I have tried viewing similar answers on stackoverflow to this problem, however my case is slightly different.
I am executing backfill jobs via Airflow CLI, and the backfilled dag runs get stuck in a running state, with the first task in the dag in a queued (grey) state.
The scheduler doesn't seem to ever kick off the first task.
I do not have depends_on_past=True
set as dag_defaults
dag_defaults = {
"start_date": datetime.today() - timedelta(days=2),
"on_failure_callback": on_failure_callback,
"provide_context": True
}
I am forced to Run every task manually. :( Rather than just letting the scheduler take its course and run them automatically.
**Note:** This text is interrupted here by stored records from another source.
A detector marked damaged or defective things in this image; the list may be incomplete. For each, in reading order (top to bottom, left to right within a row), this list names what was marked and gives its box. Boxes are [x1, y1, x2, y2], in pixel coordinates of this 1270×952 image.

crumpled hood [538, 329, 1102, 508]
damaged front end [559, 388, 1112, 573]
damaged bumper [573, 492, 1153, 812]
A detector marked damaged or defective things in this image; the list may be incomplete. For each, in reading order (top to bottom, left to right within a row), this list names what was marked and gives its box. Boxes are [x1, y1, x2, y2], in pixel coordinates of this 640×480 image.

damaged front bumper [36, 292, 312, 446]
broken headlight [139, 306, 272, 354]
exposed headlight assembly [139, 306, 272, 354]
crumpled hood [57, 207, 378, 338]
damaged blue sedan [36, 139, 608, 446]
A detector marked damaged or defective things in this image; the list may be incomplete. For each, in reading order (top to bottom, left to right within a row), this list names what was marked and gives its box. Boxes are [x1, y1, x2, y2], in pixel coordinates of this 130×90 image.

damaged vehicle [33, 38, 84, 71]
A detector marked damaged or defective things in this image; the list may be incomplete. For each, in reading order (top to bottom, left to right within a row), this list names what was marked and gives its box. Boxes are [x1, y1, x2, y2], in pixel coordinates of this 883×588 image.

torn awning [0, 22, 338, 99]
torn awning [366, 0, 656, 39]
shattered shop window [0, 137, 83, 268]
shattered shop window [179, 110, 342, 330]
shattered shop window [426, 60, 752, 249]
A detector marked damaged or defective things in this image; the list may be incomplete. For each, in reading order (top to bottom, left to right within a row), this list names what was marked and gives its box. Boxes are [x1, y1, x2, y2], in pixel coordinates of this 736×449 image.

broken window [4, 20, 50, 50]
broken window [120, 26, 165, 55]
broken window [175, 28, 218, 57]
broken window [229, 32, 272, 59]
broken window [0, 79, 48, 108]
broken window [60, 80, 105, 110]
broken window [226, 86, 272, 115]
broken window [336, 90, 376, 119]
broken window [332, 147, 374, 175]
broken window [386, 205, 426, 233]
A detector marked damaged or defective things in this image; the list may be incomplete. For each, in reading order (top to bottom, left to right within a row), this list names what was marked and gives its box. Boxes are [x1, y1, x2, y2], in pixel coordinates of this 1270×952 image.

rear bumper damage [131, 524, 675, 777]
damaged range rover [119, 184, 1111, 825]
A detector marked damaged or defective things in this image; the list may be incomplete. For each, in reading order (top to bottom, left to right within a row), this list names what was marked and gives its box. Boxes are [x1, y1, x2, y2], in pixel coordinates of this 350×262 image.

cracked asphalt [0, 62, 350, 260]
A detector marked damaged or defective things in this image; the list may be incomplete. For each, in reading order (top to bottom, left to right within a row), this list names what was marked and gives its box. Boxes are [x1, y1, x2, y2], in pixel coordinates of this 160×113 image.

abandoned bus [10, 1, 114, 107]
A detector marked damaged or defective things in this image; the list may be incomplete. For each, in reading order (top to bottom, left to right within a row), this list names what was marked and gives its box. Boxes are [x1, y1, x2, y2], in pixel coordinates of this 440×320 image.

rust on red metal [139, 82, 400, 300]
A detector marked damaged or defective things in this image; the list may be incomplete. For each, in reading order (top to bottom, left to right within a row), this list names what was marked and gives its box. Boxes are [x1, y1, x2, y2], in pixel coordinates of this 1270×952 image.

Note: I am executing the backfill cli commands via Airflow worker pods on a K8S cluster.
Has anyone else faced a similar issue using the backfill cli commands?
UPDATE: I realised my backfill runs fall outside the total dag interval. I.e before the dag
start_date
causing a blocking schedule dependancy.
While you can still create the run, it will not run automatically, but you can manually run each task.
As a workaround would need to change the start_date
to be before or on my oldest backfill date.
Would be nice if there was a way to override the backfill cmd or provide a --force option that could mock the start_date in for that specific dag_run, rather than being bound to the total interval.
UPDATE: I realised my backfill runs fall outside the total dag interval. I.e before the dag start_date causing a blocking schedule dependancy.
While you can still create the run, it will not run automatically, but you can manually run each task.
As a workaround would need to change the start_date
to be before or on my oldest backfill date.
Would be nice if there was a way to override the backfill cmd or provide a --force option that could mock the start_date in for that specific dag_run, rather than being bound to the total interval.